Man can master in himself everything that should be mastered. He should rectify in creation everything that can be rectified. And after he has done so, children will still die unjustly even in a perfect society. Even by his greatest effort man can only propose to diminish arithmetically the sufferings of the world. But the injustice and the suffering of the world will remain, and no matter how limited they are, they will not cease to be an outrage. Dimitri Karamazov's cry of "Why" will continue to resound; art and rebellion will die only with the last man.


But he argued that we can, here and there, with luck and skill and fortitude make improvements, end abuses, and reduce unnecessary suffering:

He who dedicates himself to the duration of his life, to the house he builds, to the dignity of mankind, dedicates himself to the earth and reaps from it the harvest that sows its seed and sustains the world again and again.


Him did talk pretty too.

CHIP SHOWDOWN. Congress could vote today on expanding the Childrens Health Insurance Program. President Bush has threatened a veto. Here's a good critique of Bush's position from the Center on Budget and Policy Priorities and here's the latest from the NY Times.

El Cabrero and amigos will have a press conference in support of CHIP this afternoon. It'll show up here (assuming we get any press) tomorrow.

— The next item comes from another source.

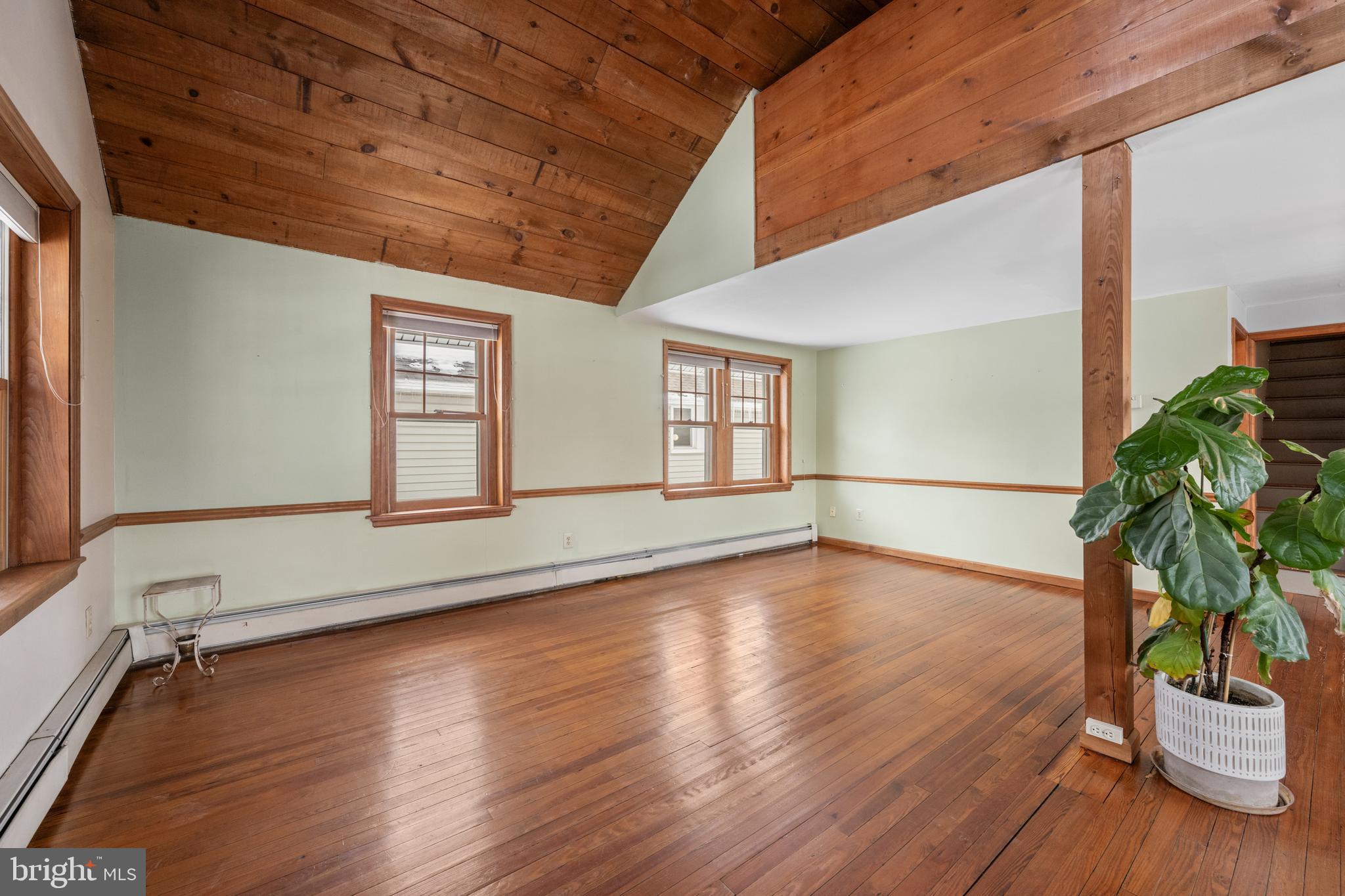 691 Park Road Lansdale, PA 19446 - Photo 17 of 50 a view of an empty room with wooden floor and a window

That will be today's moderate rebellion.

INDONESIAN HOBBIT UPDATE: Click here.

DIRTY TRICKS DEPARTMENT. Here's an item on the art and science of union busting and one more reason why we need the Employee Free Choice Act.

WHAT HE SAID. WV Senator Robert C. Byrd on Iraq:

The best way to support our troops is to bring them home, and the only way to get them home may be to somehow restrict the funds for this disastrous war. ... This senator will support no more blank checks for Iraq.


BEST OF LUCK to the GM United Auto Workers members in getting a decent contract. El Cabrero is a member of that branch of the UAW that doesn't know how to change the oil.